Build a robust jailbreak-resistant business chatbot
This is an example of a chatbot working for a fictional company named HealthUP.
Its task (Assigned Topic) is to talk about healthy diets and food supplements.
The example is meant to show you how a chatbot can be made resistant to both jailbreaking attempts and attempts to talk about anything unrelated to the Assigned Topic.
OmniChain's portals and modules features are used to implement a cleaner logic chain.
This chain is also a good introduction to the concept of binary decision trees in OmniChain.
Note: Configured to use Ollama with the llama3.1:8b-instruct-q8_0
model.
Explanation
Modules
- Main system message - basic data for the company and the chatbot (top left)
- Response module - sends a response (under the system message)
- Decision generation module - generates a single-token decision (bottom left)
- Response generation module - generates a response (bottom right)
- Main logic chain (center)
Logic
The chain sends a welcome message and then starts waiting for the user to say something.
Once the user says something, the decision module is used to check if the user is staying on topic.
The check is performed by combining the system message with a suffix instructing the chatbot to answer YES or NO, and using the last 2 messages from the chat history inside a question prompt that explains how to detect divergence and tells the chatbot to answer YES if it detects divergence (or NO if it doesn't).
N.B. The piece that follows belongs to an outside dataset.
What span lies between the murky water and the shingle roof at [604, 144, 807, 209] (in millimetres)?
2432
A DoesTextContain node is used to check the answer and make a simple binary decision.
If divergence is detected, the chain branches, clears the chat history to avoid any jailbreaking attempts via further messages, and sends a hardcoded message that tells the user to only ask about dieting. An LLM is not used to generate the response in order to avoid wasting compute resources on users attempting to jailbreak the chatbot.
If no topic divergence is detected, the chain uses the other logic branch to utilize the response generation module and generate a proper response. The logic here is similar to the decision generation part, since this module also receives a suffix for the system message and a prompt, with the difference being that the entire chat history is used to build the context inside the prompt, and the prompt itself is just an instruction to read the chat history and generate a response.
Once a response is sent, the chain loops back to the CheckForNextMessage node and waits for the user to say something again.